Bobby Jones, Ben Hogan, Ralph Guldahl, John McDermott, Willie Anderson and Strange are the only men to capture consecutive US Open titles.
"The biggest factor is the courses change every year," Simpson said. "Merion is a totally different type golf course than Olympic. Short hitters have a lot better chance of winning this tournament than some of the longer courses.
"It's so hard to have your game peak and beat the best players in the world one out of four times a year.

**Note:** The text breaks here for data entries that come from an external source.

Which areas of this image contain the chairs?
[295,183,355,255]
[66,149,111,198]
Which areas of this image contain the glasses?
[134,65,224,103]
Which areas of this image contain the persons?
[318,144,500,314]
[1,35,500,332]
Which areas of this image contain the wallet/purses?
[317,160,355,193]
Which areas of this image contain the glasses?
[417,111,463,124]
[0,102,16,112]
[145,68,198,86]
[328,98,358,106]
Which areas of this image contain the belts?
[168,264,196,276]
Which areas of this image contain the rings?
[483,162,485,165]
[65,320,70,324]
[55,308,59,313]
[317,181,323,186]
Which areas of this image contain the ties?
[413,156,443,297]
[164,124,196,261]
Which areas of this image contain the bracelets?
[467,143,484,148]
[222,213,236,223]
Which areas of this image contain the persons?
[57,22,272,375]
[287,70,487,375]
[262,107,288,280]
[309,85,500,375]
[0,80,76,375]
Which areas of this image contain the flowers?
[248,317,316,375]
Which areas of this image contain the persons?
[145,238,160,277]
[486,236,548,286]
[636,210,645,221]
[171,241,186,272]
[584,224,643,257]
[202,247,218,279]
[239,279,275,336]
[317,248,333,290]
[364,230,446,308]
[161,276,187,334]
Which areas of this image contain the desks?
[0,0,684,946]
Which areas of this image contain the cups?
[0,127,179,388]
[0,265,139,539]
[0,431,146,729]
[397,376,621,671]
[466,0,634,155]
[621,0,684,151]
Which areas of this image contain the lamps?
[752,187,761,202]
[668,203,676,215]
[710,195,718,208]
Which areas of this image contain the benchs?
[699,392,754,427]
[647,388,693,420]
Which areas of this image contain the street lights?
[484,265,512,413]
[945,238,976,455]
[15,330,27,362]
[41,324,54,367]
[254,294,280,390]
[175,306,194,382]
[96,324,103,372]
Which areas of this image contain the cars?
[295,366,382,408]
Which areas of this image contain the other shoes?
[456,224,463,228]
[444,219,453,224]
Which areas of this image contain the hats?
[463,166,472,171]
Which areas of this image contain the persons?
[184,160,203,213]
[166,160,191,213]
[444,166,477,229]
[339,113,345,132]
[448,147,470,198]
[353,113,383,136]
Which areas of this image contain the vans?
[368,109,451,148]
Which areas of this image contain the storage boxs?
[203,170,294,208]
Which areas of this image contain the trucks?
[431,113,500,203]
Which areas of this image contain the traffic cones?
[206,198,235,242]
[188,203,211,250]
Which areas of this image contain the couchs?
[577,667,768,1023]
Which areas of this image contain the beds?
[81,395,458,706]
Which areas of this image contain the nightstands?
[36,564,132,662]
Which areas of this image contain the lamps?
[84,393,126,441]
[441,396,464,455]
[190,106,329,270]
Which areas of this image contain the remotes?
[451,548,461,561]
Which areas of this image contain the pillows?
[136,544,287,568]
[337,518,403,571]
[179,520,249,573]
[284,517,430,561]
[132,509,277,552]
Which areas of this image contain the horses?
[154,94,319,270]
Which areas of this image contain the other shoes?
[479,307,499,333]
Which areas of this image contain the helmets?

I think it's just so hard to put so much emphasis on four golf tournaments.
"There are so many factors that have to be going well for you to compete and even get in contention on a week like this."
Simpson respects the history of Merion, where Jones won the 1930 US Amateur to compete his same-year sweep of US and British Opens and Amateurs, Lee Trevino beat Jack Nicklaus in a 1971 US Open playoff and Hogan's 1950 win in a comeback after severe injuries in an auto crash that nearly killed him.
"We just really appreciate what's happened here in the past," Simpson said. "Merion is considered an old style golf course, under 7000 yards, but yet we're still having a US Open here in 2013. I think it's pretty remarkable for them."
The 6,996-yard layout also features red wicker baskets on flagsticks rather than the usual cloth that can flap in the breeze and provide players a hint as to how the wind blows. There will be no such clues this week.
"I don't think the caddies are happy about the wicker baskets, even though the players like it. It's fun. It's different for us," Simpson said.
"They don't like it because they can't tell the wind, so it makes their job harder. They might be a little on edge to keep their job this week.
"It will make us make decisions quicker. We'll never play anything like this again. So it's a once in a lifetime opportunity. It's just part of the tradition of Merion."